New research indicated that prophylactic plasma transfusions might have an effect for people that suffer from a blood clotting disorder and receive an invasive procedure. Therefore, Huber et al. conducted a Cochrane review with randomised controlled trials in 20019 to figure out whether prophylactic plasma transfusions are effective and safe for adult people that suffer from a blood clotting disorder and receive a planned invasive non-cardiac procedure. The measured results from this review count for people that already suffer from a moderate bleeding disorder without a bleeding event in the past and without a treatment for the blood clotting disorder. The included patients also suffered from different chronic diseases or haematological malignancies. The exact inclusion and exclusion criteria and information regarding the dose can be found in the original Cochrane review. Huber et al. conducted three different analyses. They compared prophylactic plasma transfusions to no prophylactic plasma transfusions in the first analysis: The effect is very uncertain about the effect of prophylactic plasma transfusions on the following outcomes: all-cause mortality up to 30 days, major bleeding within 24 hours, number of transfusions per participants within one week, number of individuals requiring a transfusion within one week and serious adverse events measured by plasma-related complications within 24 hours. The second analysis compared prophylactic plasma transfusions with alternative agents that stop bleeding: Prophylactic plasma transfusions may have little to no effect on the major bleeding within 24 hours and the serious adverse events measured by plasma transfusion-related complications in the first 24 hours, but the evidence is very uncertain. In the last analysis, participants received a transfusion if a defined threshold was met prior surgery compared to the standard of care which was a plasma transfusion dependent on laboratory parameters: Different triggers for fresh frozen plasma may have little to no effect on major bleeding within 24 hours and serious adverse events measured by plasma transfusion-related complications within 24 hours. Furthermore, different triggers for fresh frozen plasma may reduce the number of individuals requiring a transfusion within 7 days.
Risks
The risks of FFP include disease transmission, anaphylactoid reactions, and excessive intravascular volume, as well as transfusion related acute lung injury. Risks of transfusion transmitted infections are similar to that of whole blood and red blood cells.Chemistry
FFP is made by centrifugation of whole blood or apheresis device followed by freezing and preservation.Frequency of use
The use of plasma and its products has evolved over a period of four decades. The use of FFP has increased tenfold in the United States from between the years 2000-2010 and has reached almost 2 million units annually. This trend may be attributable to multiple factors, possibly including decreased availability of whole blood due to widespread acceptance of the concept of component therapy.Alternatives
Evidence indicates that other plasma components that do not meet the criteria of FFP may have adequate levels of coagulation factors and are suitable for patients in whom FFP is indicated. Single-donor plasma is efficacious in the treatment of mild deficiencies of stable clotting factors. It also is of value in treatment of multiple deficiencies as in reversal of warfarin effects or in liver disease.Safe and effective alternative treatment often exists so that FFP is no longer the therapy of choice in many conditions. Cryoprecipitate or fibrinogen concentrates should be used when fibrinogen is needed. For treatment of hemophilia A, recombinant factor VIII concentrates are available. For treatment of severe hemophilia B, recombinant factor IX concentrates are available.
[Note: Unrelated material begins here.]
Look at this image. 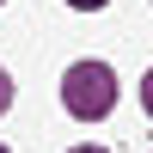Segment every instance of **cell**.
Segmentation results:
<instances>
[{"label":"cell","mask_w":153,"mask_h":153,"mask_svg":"<svg viewBox=\"0 0 153 153\" xmlns=\"http://www.w3.org/2000/svg\"><path fill=\"white\" fill-rule=\"evenodd\" d=\"M61 104L80 123L110 117V104H117V74H110L104 61H74V68L61 74Z\"/></svg>","instance_id":"6da1fadb"},{"label":"cell","mask_w":153,"mask_h":153,"mask_svg":"<svg viewBox=\"0 0 153 153\" xmlns=\"http://www.w3.org/2000/svg\"><path fill=\"white\" fill-rule=\"evenodd\" d=\"M12 104V80H6V68H0V110Z\"/></svg>","instance_id":"7a4b0ae2"},{"label":"cell","mask_w":153,"mask_h":153,"mask_svg":"<svg viewBox=\"0 0 153 153\" xmlns=\"http://www.w3.org/2000/svg\"><path fill=\"white\" fill-rule=\"evenodd\" d=\"M141 104H147V117H153V74L141 80Z\"/></svg>","instance_id":"3957f363"},{"label":"cell","mask_w":153,"mask_h":153,"mask_svg":"<svg viewBox=\"0 0 153 153\" xmlns=\"http://www.w3.org/2000/svg\"><path fill=\"white\" fill-rule=\"evenodd\" d=\"M68 6H80V12H98V6H104V0H68Z\"/></svg>","instance_id":"277c9868"},{"label":"cell","mask_w":153,"mask_h":153,"mask_svg":"<svg viewBox=\"0 0 153 153\" xmlns=\"http://www.w3.org/2000/svg\"><path fill=\"white\" fill-rule=\"evenodd\" d=\"M74 153H104V147H74Z\"/></svg>","instance_id":"5b68a950"},{"label":"cell","mask_w":153,"mask_h":153,"mask_svg":"<svg viewBox=\"0 0 153 153\" xmlns=\"http://www.w3.org/2000/svg\"><path fill=\"white\" fill-rule=\"evenodd\" d=\"M0 153H6V147H0Z\"/></svg>","instance_id":"8992f818"}]
</instances>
Crystalloid or colloid solutions such as human serum albumin or plasma protein fraction, are preferable to FFP for volume replacement.
For nutritional support, amino acid solutions and dextrose are available.The most important alternative to the use of FFP is a comprehensive program of blood conservation. This includes measures such as intraoperative cell salvage and the realization that in many patients normovolemic anemia is not an indication for transfusion.